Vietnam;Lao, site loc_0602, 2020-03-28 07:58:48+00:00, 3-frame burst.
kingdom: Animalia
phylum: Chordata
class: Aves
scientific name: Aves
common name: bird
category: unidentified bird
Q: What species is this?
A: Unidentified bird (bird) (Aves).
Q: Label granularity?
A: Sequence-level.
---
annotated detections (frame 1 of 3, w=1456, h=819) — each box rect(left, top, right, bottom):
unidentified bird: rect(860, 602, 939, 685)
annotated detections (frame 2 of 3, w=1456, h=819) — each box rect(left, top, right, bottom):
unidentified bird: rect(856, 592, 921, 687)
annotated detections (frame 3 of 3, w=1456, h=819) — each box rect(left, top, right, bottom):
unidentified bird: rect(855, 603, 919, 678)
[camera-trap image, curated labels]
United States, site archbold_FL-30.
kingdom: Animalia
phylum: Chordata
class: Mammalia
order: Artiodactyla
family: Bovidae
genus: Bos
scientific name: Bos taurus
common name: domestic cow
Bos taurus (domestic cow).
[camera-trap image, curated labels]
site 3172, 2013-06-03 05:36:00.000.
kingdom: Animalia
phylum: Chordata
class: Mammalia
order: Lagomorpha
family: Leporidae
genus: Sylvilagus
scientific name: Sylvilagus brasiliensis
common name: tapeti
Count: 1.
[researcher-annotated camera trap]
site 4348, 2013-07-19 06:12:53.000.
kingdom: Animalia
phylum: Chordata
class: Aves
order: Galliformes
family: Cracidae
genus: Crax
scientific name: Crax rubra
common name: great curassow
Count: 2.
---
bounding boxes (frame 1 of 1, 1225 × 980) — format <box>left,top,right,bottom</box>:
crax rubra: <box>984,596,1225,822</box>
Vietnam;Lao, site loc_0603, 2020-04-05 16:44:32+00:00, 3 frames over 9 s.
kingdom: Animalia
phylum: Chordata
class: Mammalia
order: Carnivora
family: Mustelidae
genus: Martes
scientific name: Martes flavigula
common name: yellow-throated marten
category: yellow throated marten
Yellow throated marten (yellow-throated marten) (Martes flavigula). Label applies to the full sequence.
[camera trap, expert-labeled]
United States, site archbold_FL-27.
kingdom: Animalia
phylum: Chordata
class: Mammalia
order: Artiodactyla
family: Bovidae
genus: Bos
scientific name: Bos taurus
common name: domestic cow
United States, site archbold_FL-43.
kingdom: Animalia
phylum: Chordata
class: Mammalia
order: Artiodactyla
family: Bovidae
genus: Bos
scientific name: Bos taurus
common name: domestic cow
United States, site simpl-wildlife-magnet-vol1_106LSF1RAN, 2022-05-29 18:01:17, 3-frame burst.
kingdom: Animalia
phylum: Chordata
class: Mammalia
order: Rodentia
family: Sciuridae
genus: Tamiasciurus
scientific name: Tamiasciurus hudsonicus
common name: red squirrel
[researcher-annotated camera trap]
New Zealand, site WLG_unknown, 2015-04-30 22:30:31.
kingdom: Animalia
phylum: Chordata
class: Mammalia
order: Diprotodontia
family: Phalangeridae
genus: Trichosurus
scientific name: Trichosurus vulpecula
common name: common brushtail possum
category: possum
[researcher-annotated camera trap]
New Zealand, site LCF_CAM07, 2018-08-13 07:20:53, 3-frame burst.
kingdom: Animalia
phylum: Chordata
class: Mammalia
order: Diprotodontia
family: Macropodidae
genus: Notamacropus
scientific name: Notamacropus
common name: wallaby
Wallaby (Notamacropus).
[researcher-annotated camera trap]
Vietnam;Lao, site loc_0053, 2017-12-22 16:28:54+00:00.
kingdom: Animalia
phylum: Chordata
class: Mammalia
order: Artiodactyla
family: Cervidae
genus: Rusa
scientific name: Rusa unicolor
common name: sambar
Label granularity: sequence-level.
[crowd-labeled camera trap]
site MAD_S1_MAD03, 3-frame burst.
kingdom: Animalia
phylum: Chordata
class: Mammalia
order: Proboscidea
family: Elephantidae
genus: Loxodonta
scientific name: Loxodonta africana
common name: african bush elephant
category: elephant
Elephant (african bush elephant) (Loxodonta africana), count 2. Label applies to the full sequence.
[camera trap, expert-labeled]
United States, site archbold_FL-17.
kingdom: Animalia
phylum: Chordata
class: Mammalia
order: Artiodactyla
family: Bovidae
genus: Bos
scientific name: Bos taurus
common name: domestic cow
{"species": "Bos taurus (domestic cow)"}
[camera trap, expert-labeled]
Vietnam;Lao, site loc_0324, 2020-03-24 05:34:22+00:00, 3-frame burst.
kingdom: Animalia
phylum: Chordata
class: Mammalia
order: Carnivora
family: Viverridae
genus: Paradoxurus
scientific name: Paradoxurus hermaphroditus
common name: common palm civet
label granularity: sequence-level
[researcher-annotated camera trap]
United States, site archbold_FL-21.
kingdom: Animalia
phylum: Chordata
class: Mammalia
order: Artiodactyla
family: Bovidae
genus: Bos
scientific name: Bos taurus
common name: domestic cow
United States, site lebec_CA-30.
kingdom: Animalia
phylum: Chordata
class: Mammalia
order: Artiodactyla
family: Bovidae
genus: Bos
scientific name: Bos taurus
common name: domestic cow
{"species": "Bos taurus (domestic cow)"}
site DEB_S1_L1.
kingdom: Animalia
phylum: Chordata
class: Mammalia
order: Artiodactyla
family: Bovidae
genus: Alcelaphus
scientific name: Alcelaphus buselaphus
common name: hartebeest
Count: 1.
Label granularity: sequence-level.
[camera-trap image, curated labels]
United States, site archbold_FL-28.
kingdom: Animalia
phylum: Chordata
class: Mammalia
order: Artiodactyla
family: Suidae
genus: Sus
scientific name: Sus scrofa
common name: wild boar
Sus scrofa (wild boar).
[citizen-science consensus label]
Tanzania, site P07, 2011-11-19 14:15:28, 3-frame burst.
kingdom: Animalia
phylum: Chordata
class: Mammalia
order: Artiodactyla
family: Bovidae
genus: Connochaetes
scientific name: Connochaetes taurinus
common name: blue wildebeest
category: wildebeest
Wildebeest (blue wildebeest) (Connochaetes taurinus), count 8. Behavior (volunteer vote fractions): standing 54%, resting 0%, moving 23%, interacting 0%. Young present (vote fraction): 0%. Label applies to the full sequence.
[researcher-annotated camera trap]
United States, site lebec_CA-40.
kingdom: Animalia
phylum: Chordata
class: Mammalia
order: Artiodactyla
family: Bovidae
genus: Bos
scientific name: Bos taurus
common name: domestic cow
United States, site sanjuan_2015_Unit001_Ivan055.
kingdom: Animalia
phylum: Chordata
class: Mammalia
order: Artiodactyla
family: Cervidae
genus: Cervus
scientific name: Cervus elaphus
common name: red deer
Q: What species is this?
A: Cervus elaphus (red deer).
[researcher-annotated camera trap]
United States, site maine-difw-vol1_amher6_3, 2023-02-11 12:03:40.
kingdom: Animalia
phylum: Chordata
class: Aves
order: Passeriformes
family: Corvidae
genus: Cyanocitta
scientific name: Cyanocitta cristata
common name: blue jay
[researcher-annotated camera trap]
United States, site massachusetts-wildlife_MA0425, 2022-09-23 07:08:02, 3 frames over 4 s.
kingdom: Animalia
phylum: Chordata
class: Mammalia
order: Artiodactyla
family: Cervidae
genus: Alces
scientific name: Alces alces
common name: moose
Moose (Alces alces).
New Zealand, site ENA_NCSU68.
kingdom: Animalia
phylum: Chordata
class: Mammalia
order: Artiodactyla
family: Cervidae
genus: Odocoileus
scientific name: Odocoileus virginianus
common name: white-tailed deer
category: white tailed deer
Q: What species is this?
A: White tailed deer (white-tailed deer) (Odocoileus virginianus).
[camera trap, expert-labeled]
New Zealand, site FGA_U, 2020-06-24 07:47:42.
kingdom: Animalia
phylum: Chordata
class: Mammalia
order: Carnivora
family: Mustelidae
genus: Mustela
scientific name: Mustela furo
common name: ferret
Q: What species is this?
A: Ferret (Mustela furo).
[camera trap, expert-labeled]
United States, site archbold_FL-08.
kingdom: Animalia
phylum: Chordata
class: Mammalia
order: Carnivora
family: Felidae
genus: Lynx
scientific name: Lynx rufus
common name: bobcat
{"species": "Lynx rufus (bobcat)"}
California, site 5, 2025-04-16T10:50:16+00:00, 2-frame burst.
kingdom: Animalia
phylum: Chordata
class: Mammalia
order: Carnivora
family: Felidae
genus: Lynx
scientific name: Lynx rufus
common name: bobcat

━━━━━━━━━━

Up to and including the line with "site 3172, 2013-06-03 05:36:00.000.", reproduce the material above exactly as it appears, starting from its first line.

SOLUTION FOR THIS TASK:
Vietnam;Lao, site loc_0602, 2020-03-28 07:58:48+00:00, 3-frame burst.
kingdom: Animalia
phylum: Chordata
class: Aves
scientific name: Aves
common name: bird
category: unidentified bird
Q: What species is this?
A: Unidentified bird (bird) (Aves).
Q: Label granularity?
A: Sequence-level.
---
annotated detections (frame 1 of 3, w=1456, h=819) — each box rect(left, top, right, bottom):
unidentified bird: rect(860, 602, 939, 685)
annotated detections (frame 2 of 3, w=1456, h=819) — each box rect(left, top, right, bottom):
unidentified bird: rect(856, 592, 921, 687)
annotated detections (frame 3 of 3, w=1456, h=819) — each box rect(left, top, right, bottom):
unidentified bird: rect(855, 603, 919, 678)
[camera-trap image, curated labels]
United States, site archbold_FL-30.
kingdom: Animalia
phylum: Chordata
class: Mammalia
order: Artiodactyla
family: Bovidae
genus: Bos
scientific name: Bos taurus
common name: domestic cow
Bos taurus (domestic cow).
[camera-trap image, curated labels]
site 3172, 2013-06-03 05:36:00.000.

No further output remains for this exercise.